Приведённый фрагмент:
+++

Кибиров (разумеется, не он один) отменить себя не позволил, но дались ему "новые времена" не просто. Порукой тому интервал между "Посланием к Ленке..." и "Парафразисом", вобравшим сочинения 1992-96 годов. Ни раньше, ни позже книги Кибирова не складывались так медленно. Разумеется, надо сделать скидку на издательский кризис начала 90-х, но не менее важно свидетельство автора о едином (не до конца воплощенном замысле) "Парафразиса" - внешне самого гармоничного и счастливого из кибировских сборников. Это чувство счастья (семейного и домашнего) неотделимо от окрепшей веры в себя как поэта.

+++

Блок данных:
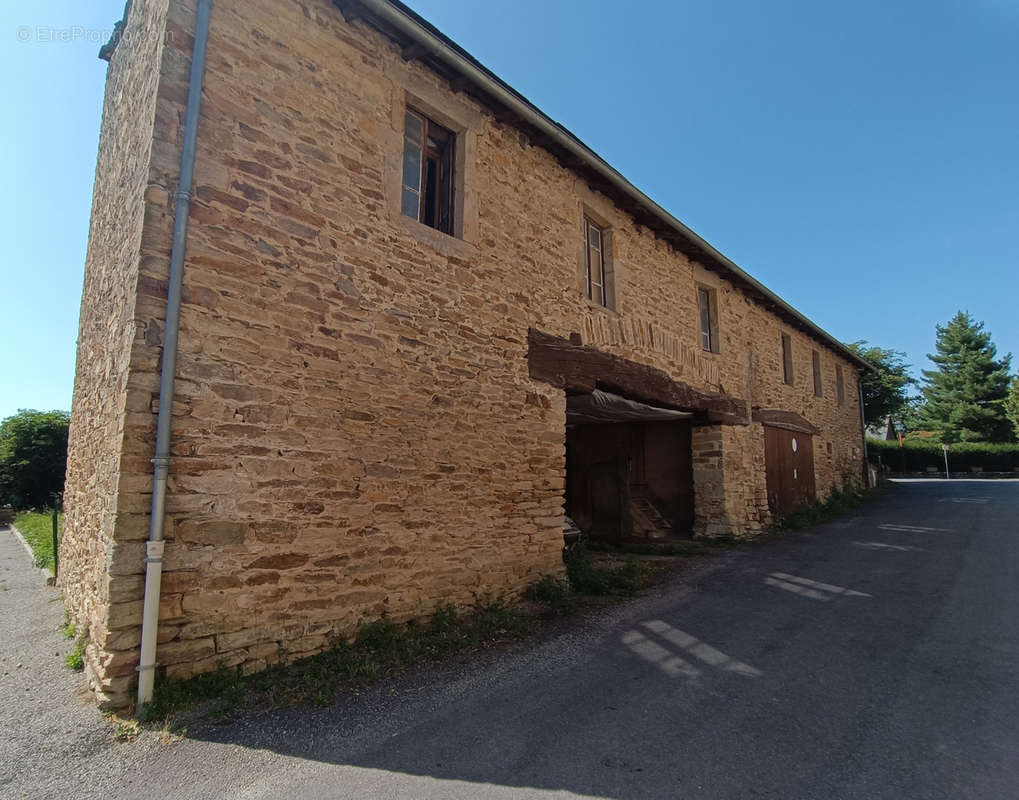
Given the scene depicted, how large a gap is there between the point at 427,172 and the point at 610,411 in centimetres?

+++

Цель задания: Перепишите из фрагмента о Кибирове без изменений весь участок текста от слов «Кибиров (разумеется, не» до слов «себя как поэта.» включительно. Отвечайте, опираясь только на фрагмент.

Решение задачи:
Кибиров (разумеется, не он один) отменить себя не позволил, но дались ему "новые времена" не просто. Порукой тому интервал между "Посланием к Ленке..." и "Парафразисом", вобравшим сочинения 1992-96 годов. Ни раньше, ни позже книги Кибирова не складывались так медленно. Разумеется, надо сделать скидку на издательский кризис начала 90-х, но не менее важно свидетельство автора о едином (не до конца воплощенном замысле) "Парафразиса" - внешне самого гармоничного и счастливого из кибировских сборников. Это чувство счастья (семейного и домашнего) неотделимо от окрепшей веры в себя как поэта.